Work task: I need the number of lines in the listing below that contain "Design", and only that number.

Data for analysis:
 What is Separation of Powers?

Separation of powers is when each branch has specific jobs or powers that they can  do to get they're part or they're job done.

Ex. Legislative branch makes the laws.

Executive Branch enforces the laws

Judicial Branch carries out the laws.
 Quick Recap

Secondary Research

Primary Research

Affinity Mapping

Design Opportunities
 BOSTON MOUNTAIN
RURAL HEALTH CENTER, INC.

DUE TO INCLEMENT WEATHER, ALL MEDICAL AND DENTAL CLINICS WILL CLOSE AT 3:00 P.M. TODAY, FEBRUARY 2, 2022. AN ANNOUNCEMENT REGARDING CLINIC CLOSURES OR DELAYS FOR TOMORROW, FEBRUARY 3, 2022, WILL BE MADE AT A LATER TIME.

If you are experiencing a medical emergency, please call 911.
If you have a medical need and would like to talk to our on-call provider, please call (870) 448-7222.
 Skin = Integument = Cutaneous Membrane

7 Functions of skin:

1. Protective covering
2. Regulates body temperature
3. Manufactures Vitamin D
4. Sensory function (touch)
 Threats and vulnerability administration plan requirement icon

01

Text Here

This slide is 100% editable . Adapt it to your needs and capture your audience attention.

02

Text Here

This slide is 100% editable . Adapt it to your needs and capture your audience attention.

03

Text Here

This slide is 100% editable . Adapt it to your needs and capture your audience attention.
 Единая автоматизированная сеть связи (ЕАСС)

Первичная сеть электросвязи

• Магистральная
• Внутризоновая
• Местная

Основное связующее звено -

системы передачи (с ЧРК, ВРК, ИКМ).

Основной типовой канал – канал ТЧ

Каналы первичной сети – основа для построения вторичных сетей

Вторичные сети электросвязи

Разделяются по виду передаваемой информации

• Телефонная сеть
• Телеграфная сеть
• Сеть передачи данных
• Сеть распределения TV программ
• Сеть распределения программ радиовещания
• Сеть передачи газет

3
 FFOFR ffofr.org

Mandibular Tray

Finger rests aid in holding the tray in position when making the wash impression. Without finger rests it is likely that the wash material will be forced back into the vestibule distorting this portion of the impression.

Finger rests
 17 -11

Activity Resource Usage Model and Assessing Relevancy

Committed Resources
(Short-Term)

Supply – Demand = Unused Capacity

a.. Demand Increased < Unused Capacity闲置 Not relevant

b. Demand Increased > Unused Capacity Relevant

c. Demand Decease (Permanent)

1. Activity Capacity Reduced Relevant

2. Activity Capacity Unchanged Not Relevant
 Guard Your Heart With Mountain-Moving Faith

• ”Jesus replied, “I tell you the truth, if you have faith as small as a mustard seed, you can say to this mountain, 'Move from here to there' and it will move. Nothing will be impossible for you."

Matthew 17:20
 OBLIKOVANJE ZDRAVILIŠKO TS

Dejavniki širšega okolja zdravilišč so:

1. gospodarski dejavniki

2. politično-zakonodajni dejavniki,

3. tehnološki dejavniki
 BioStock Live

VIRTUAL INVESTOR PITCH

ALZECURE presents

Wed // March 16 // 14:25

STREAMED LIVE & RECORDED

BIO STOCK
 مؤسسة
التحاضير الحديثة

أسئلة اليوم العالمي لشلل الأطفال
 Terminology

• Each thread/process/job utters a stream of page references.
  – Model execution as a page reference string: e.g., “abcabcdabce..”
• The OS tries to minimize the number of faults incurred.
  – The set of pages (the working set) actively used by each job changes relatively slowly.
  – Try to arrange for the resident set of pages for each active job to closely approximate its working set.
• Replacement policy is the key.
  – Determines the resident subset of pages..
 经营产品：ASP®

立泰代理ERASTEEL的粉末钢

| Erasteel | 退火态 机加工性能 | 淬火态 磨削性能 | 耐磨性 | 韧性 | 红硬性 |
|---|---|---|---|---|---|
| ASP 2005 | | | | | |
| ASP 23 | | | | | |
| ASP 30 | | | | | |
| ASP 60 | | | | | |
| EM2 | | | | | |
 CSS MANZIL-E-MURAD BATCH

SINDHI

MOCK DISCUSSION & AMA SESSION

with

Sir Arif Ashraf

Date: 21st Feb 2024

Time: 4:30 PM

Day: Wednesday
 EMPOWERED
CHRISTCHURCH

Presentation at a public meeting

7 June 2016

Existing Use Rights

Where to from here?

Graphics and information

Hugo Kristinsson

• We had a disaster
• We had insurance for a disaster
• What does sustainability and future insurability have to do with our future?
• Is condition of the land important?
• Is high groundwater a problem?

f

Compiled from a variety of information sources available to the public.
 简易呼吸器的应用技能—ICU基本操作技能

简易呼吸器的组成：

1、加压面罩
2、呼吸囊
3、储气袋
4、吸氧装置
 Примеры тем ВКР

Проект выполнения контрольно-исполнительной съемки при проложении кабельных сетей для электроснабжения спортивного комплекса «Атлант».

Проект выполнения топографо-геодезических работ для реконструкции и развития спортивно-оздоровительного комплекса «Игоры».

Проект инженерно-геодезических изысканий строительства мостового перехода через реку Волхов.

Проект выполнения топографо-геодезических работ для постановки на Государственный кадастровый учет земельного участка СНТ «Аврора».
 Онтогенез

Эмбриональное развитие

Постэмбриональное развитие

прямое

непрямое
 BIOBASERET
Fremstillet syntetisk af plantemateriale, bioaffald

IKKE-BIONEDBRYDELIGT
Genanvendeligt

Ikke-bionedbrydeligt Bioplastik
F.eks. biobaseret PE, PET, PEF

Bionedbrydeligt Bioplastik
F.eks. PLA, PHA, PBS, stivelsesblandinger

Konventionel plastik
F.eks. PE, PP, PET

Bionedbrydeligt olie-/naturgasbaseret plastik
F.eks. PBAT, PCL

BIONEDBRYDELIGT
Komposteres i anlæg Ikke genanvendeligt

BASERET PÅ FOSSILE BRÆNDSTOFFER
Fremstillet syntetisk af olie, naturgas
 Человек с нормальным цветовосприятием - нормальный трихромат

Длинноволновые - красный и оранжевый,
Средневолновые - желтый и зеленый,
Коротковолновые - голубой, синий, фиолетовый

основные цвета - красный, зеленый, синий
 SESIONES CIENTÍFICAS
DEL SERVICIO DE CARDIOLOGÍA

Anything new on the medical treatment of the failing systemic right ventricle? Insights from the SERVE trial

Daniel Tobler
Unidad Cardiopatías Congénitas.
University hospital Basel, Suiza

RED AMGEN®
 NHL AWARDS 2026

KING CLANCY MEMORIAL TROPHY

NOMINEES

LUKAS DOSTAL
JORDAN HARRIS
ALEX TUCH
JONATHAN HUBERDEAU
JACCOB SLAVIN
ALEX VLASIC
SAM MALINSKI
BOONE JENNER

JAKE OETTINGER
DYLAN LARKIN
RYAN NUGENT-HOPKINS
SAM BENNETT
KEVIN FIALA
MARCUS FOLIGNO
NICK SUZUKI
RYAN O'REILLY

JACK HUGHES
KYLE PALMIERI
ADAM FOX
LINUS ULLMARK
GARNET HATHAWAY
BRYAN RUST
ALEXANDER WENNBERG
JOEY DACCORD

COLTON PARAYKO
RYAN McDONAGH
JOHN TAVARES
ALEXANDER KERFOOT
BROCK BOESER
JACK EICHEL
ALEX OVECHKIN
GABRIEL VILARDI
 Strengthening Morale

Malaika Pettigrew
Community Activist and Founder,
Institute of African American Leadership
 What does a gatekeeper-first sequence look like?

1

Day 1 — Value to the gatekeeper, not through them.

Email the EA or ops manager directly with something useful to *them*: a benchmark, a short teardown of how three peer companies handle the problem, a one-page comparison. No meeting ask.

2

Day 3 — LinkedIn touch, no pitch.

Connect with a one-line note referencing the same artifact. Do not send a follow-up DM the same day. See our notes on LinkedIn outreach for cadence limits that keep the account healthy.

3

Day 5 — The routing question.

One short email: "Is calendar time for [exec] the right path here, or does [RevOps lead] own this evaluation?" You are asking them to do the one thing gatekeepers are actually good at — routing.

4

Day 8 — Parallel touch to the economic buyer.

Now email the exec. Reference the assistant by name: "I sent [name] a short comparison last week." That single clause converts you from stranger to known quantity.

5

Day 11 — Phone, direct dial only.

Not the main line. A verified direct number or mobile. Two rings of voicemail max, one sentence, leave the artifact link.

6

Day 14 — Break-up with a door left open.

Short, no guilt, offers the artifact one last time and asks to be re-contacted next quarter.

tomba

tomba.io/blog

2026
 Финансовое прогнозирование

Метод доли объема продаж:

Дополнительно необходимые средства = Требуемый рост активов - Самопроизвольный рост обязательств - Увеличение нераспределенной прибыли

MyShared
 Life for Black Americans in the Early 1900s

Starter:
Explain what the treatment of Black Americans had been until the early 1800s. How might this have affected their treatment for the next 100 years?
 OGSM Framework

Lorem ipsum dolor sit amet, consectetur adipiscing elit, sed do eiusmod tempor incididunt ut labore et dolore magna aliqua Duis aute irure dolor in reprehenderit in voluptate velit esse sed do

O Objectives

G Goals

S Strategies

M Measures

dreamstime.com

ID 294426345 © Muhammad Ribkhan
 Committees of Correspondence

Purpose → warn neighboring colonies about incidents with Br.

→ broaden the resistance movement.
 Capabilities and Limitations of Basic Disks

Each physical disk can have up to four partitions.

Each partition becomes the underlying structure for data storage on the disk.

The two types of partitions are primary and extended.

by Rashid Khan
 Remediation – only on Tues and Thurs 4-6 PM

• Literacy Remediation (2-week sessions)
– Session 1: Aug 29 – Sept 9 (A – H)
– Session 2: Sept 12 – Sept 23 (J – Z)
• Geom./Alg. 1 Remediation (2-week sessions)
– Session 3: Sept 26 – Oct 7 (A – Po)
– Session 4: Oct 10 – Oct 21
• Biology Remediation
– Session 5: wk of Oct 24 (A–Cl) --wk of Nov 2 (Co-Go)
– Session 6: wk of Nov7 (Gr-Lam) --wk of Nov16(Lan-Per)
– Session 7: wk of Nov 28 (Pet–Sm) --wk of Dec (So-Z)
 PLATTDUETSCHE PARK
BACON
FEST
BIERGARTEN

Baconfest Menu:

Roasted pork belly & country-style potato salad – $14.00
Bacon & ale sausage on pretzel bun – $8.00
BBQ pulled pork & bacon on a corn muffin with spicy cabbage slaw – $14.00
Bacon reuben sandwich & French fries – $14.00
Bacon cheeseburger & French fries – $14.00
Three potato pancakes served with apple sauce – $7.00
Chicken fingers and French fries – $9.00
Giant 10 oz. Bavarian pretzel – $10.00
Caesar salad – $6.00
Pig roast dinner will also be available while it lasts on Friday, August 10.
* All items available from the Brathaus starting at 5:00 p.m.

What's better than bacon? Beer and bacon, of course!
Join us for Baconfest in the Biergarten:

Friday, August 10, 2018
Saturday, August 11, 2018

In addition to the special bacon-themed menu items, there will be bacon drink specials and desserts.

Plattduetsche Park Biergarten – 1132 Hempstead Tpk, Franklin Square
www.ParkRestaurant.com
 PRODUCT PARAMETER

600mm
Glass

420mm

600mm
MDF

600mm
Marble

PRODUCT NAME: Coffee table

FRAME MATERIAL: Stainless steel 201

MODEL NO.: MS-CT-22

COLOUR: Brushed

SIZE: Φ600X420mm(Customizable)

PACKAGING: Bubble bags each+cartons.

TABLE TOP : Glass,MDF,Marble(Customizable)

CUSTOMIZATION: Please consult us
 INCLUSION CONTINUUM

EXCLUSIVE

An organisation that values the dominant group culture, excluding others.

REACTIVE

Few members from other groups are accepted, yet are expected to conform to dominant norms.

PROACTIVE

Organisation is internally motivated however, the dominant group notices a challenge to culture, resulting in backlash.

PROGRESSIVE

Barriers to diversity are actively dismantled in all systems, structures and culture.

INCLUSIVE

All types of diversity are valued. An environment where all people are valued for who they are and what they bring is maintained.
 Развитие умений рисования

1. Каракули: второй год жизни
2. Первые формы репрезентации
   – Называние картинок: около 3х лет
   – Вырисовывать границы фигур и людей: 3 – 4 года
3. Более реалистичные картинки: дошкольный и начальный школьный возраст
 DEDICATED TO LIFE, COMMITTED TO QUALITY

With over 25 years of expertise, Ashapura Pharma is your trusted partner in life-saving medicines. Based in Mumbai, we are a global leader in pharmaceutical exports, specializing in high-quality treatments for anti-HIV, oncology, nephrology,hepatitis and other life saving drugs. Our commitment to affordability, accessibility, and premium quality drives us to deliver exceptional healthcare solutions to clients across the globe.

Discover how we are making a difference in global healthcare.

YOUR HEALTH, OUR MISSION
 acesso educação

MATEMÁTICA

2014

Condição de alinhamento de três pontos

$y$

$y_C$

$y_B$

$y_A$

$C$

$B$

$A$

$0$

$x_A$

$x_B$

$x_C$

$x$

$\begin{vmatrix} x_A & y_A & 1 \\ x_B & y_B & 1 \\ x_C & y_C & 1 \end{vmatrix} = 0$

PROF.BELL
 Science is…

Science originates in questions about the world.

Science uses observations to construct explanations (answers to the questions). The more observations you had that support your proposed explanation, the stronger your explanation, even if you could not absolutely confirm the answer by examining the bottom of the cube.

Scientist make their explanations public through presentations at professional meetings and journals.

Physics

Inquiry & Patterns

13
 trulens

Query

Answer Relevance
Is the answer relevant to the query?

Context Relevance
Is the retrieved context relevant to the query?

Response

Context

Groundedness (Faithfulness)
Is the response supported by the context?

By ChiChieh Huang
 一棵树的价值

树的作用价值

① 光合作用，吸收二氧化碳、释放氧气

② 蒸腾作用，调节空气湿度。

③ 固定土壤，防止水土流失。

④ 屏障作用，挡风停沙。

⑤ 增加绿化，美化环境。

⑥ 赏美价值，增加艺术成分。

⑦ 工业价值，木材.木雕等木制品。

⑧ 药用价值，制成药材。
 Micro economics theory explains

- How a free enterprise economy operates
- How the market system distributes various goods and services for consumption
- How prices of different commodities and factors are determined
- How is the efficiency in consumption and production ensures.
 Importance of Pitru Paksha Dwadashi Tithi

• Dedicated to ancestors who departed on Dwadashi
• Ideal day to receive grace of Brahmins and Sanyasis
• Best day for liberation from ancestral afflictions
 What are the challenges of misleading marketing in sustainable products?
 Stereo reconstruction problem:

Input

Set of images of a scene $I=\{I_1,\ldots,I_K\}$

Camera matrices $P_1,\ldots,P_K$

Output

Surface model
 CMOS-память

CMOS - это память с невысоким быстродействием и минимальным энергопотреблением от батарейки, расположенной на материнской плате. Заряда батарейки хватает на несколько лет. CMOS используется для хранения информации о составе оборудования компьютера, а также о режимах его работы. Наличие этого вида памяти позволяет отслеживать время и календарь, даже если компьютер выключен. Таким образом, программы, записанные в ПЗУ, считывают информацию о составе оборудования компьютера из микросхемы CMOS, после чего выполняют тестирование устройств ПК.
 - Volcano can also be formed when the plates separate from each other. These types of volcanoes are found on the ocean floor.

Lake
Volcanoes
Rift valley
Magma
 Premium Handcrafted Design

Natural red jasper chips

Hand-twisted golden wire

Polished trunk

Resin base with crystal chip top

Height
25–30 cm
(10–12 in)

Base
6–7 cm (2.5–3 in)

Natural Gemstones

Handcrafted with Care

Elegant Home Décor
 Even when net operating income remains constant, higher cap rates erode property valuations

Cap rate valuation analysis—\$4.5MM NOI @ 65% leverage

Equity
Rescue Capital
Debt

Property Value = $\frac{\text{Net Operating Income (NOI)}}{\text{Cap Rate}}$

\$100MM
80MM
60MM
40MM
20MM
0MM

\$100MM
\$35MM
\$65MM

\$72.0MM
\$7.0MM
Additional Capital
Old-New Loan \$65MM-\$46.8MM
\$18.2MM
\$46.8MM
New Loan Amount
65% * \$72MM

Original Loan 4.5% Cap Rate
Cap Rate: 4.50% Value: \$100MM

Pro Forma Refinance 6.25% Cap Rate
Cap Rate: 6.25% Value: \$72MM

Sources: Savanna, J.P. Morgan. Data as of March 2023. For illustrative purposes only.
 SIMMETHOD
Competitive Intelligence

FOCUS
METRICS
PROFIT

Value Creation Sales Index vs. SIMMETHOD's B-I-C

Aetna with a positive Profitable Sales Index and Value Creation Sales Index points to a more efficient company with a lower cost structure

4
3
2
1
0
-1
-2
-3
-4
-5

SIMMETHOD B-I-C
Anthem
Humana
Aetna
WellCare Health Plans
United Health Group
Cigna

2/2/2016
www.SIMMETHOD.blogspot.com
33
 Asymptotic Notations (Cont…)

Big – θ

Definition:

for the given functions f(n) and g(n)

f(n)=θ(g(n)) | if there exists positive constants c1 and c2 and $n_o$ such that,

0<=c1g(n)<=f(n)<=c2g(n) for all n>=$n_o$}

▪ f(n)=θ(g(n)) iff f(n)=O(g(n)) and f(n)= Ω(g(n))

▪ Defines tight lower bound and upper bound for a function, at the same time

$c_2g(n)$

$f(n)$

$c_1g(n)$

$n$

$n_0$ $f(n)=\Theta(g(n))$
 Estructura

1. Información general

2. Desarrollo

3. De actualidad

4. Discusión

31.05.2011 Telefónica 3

Answer to the problem: 2